Cook with Parsnips – the healthy, but forgotten root vegetable
It’s that time of year, when root vegetables like parsnips rule. But maybe you’ve never thought of parsnips or have never cooked with them before. It’s time to give them a try.
Parsnips are a cousin of the carrot and are a fantastic root vegetable full of nutrients and vitamins.
It is a great source of fiber and vitamin C, providing more than 1/3 of your daily needed dose. It also has iron, magnesium and vitamin B-6. Just because it’s a white vegetable doesn’t mean it’s not full of amazing flavor.

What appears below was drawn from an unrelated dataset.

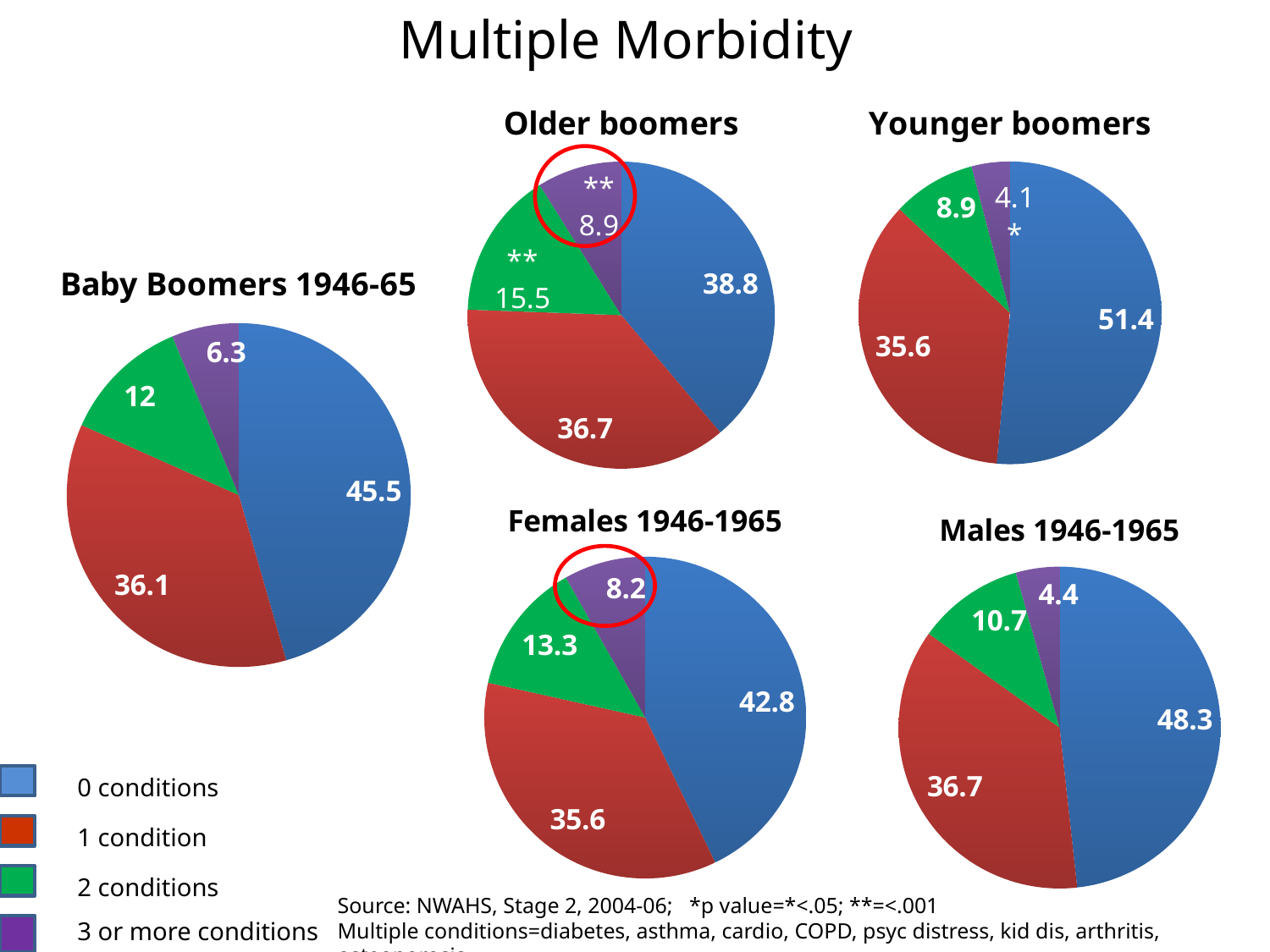
Which is larger: the 3 or more conditions value for Females 1946-1965 or for Males 1946-1965? Females 1946-1965 In the Older boomers pie chart, which category has the smallest slice? 3 or more conditions In the Younger boomers pie chart, which category has the largest slice? 0 conditions In the Males 1946-1965 pie chart, what is the difference between the 0 conditions value and the 1 condition value? 11.6 How many slices does the Baby Boomers 1946-65 pie chart have? 4 In the Baby Boomers 1946-65 pie chart, what is the value for 0 conditions? 45.5 What type of chart is used for Older boomers? Pie chart In the Females 1946-1965 pie chart, what is the value for 2 conditions? 13.3 In the Males 1946-1965 pie chart, what is the value for 3 or more conditions? 4.4 In the Older boomers pie chart, what is the value for 3 or more conditions? 8.9 In the Younger boomers pie chart, what is the value for 1 condition? 35.6 How many pie charts are shown on the slide? 5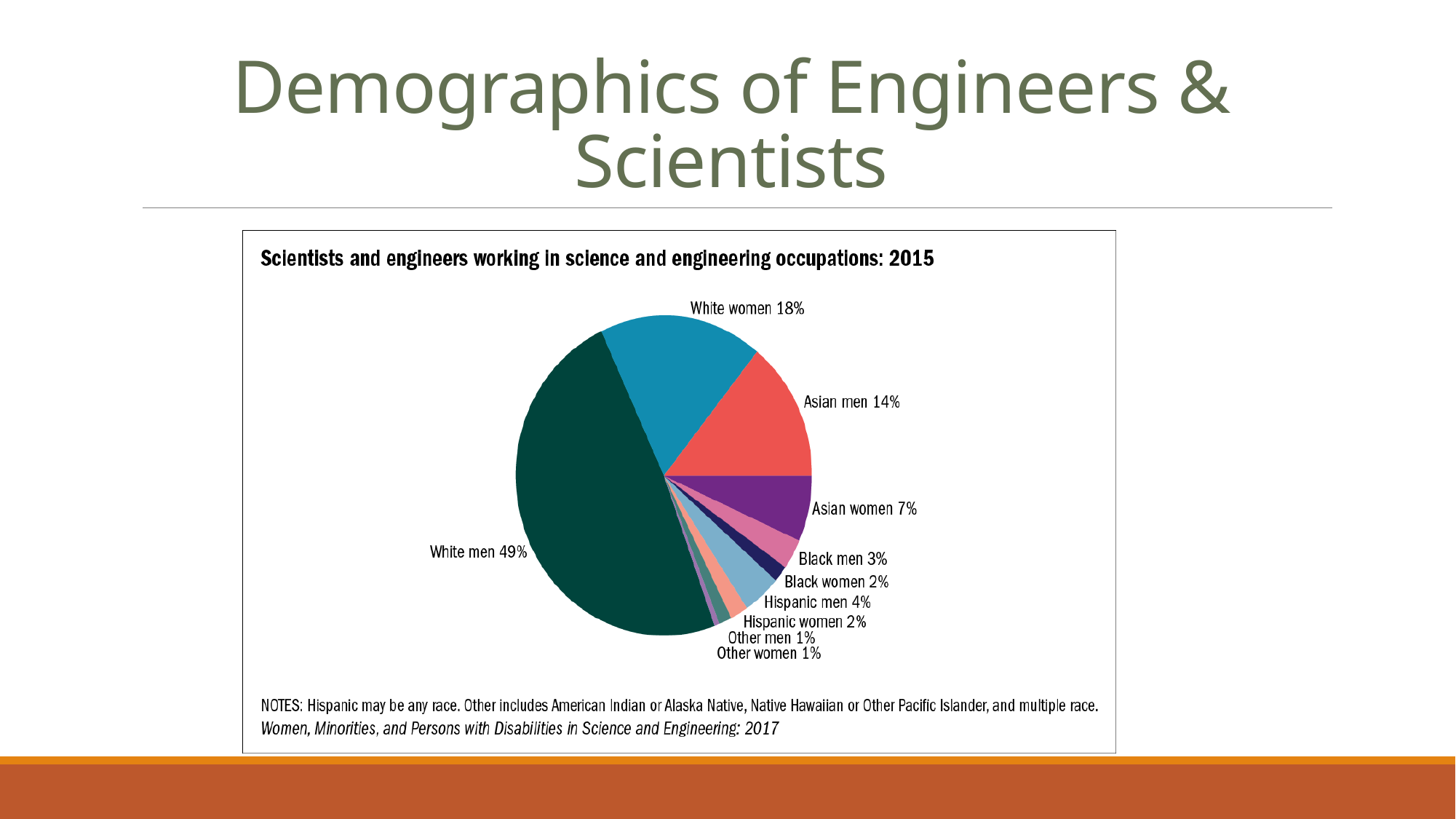
How many slices does the pie chart have? 10 What is the difference in percentage points between the White women and Asian men slices? 4 What is the combined share of Black men and Black women? 5% Which group has the largest slice of the pie? White men Which year does the chart's data refer to? 2015 What is the difference in percentage points between the Asian women and Black men slices? 4 What is the title of the chart? Scientists and engineers working in science and engineering occupations: 2015 What kind of chart is shown on the slide? Pie chart What percentage of the pie is labelled Asian men? 14% What share of scientists and engineers working in science and engineering occupations in 2015 are White men? 49% What share is shown for Hispanic men? 4% Which group has the larger share, White women or Asian women? White women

I think parsnips show their true color when roasted.
This recipe combines the sweetness of parsnips, caramelized leeks, earthy mushrooms and a kick of red pepper.
The leek is a powerful anti-inflammatory food that also contains vitamin A and K. This low-fat vegetarian dinner is easy and satisfying.
While attending the International Food Bloggers Conference, I discovered Oxbow Organic Farm, located in the Snoqualmie Valley. This 25-acre vegetable garden near Carnation sells its produce at farmers markets, restaurants and to weekly subscribers. At the Ballard Farmers Market, I recently picked up a box of vegetables from Oxbow and their parsnips and leeks inspired this recipe.
Hot in the Kitchen: Roasted Parsnips with Leeks and Mushrooms
6 parsnips (medium size)
½ of leek diced
1 cup chopped mushrooms (save time by buying pre-sliced mushrooms)
2 tablespoons extra virgin olive oil
1 teaspoon salt
¼ teaspoon hot red pepper flakes
¼ teaspoon black pepper
Preheat oven to 425 degrees. Peal parsnips and cut into one inch by two inch pieces. Clean leek by slicing it lengthwise from about ½ inch away the root through to the green ends. Rinse the leek under running water to remove dirt. Pat dry and dice ½ leek. Mix parsnips, leek, mushrooms, olive oil, salt, hot pepper flakes and black pepper in bowl. Cover large baking sheet with aluminum foil. Pour vegetables onto sheet and spread out as thin as possible. Cook in oven for a total of 22 minutes, stirring and turning vegetables at 11 minutes. Optional: sprinkle a pinch of applewood smoked sea salt on top of dish.